Rewrite the material below, changing each "fireplace" to "hearth" and keeping everything else the same. Leave the pictures out of your answer.

[Begin]

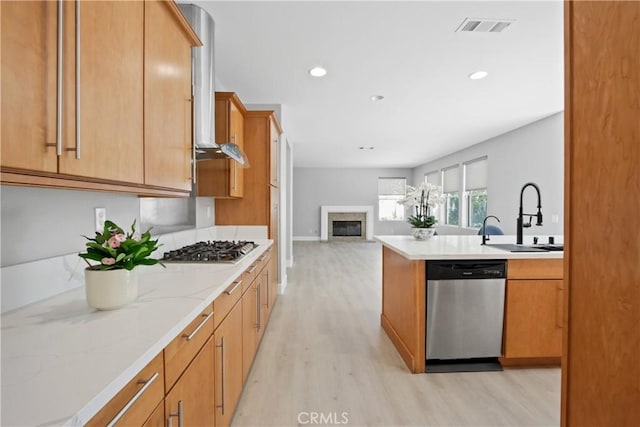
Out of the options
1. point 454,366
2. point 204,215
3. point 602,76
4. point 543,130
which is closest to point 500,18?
point 602,76

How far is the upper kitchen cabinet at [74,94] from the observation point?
74 cm

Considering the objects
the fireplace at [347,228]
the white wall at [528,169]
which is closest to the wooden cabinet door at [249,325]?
the white wall at [528,169]

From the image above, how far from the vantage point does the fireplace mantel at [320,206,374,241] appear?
10914 mm

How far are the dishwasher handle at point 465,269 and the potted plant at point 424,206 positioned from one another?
73 centimetres

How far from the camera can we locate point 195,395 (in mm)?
1131

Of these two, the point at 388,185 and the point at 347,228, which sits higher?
the point at 388,185

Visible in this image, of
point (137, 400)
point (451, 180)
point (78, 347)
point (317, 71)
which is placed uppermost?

[End]

→ Reply to the exercise:
Out of the options
1. point 454,366
2. point 204,215
3. point 602,76
4. point 543,130
which is closest to point 500,18?
point 602,76

How far is the upper kitchen cabinet at [74,94] from the observation point?
74 cm

Considering the objects
the hearth at [347,228]
the white wall at [528,169]
which is closest to the wooden cabinet door at [249,325]?
the white wall at [528,169]

From the image above, how far from the vantage point does the hearth mantel at [320,206,374,241] appear?
10914 mm

How far are the dishwasher handle at point 465,269 and the potted plant at point 424,206 positioned from one another?
73 centimetres

How far from the camera can we locate point 195,395 (in mm)?
1131

Of these two, the point at 388,185 and the point at 347,228, which sits higher?
the point at 388,185

Visible in this image, of
point (137, 400)
point (451, 180)
point (78, 347)
point (317, 71)
which is placed uppermost?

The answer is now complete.